Um céu de pássaros negros prendia-se nas árvores. Anoitecia.
Comecei a sentir fome.
- O verdadeiro casamento é o diálogo – monologava o meu
amigo com voz nervosa. – O duelo. Um misto de luta e de
solidariedade entre duas resignações a transigirem… O verdadeiro
casamento…
Baixou a voz para completar a frase.
- … é o meu, por exemplo.
Alto! Toquei-lhe na ferida, pensei encantado.

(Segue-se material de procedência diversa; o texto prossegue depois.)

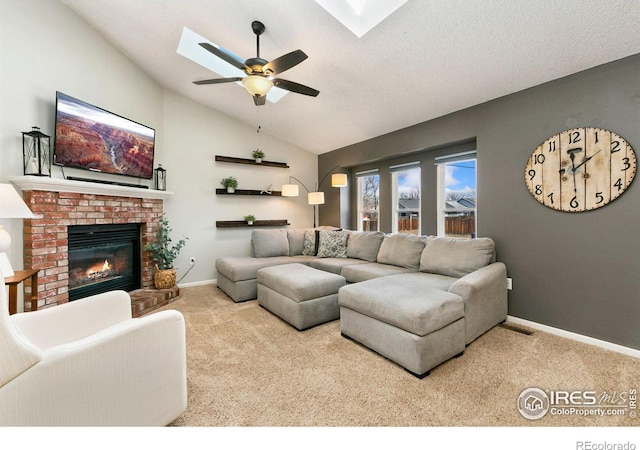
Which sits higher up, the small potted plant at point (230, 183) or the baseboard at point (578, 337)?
the small potted plant at point (230, 183)

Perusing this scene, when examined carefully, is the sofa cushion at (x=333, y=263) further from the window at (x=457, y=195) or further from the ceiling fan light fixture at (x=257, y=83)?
the ceiling fan light fixture at (x=257, y=83)

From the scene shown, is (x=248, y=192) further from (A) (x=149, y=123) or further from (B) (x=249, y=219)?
(A) (x=149, y=123)

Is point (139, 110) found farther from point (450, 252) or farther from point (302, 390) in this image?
point (450, 252)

- Antes de casar, perguntei a minha mulher: «Queres ser
infeliz?» E ela aceitou: «Quero.» Casámo-nos. Os nossos nomes
ficaram juntos num livro burocrático qualquer. E até hoje não tivemos
ocasião de nos arrepender…
- Foram felizes?
- Infelicíssimos na opinião do vulgo que desadora a discussão, a
polémica e o desacordo da vida diária – ao passo que considera a
guerra como um fenómeno inevitável e até mesmo necessário no
convívio humano. Normais – em meu entender. Como queres tu que
duas pessoas autênticas de carne e sonho vivam juntas sem choques
e sem divergir? Discutimos, zangamo-nos, ela gosta do branco e eu
do preto… O costume. Mas isso que tem? Casei com uma pessoa e
não com o meu eco vivo.
Calou-se. Quase noite. As árvores com os ramos forrados de
pássaros pareciam roubadas a uma paisagem de conto milagroso.
Oito horas. Tenho fome. Vou jantar. O meu amigo mora para os
meus lados.
- Vens?
- Não, não vou. Hoje não janto em casa.
E em voz de confidência:
- Vou jantar com uma pêssega.
Ah malandro! Tens um eco clandestino!